• _What the task asks_
The required answer is a copy of each line in the entries below that includes "name".

(Records contained in a dataset)
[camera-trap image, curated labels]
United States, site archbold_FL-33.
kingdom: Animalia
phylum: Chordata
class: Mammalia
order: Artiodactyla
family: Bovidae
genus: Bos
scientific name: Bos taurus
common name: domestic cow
--
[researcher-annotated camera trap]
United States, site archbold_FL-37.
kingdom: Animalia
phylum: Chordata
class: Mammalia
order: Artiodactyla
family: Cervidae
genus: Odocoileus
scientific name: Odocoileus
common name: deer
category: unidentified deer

• _Your solution_
scientific name: Bos taurus
common name: domestic cow
scientific name: Odocoileus
common name: deer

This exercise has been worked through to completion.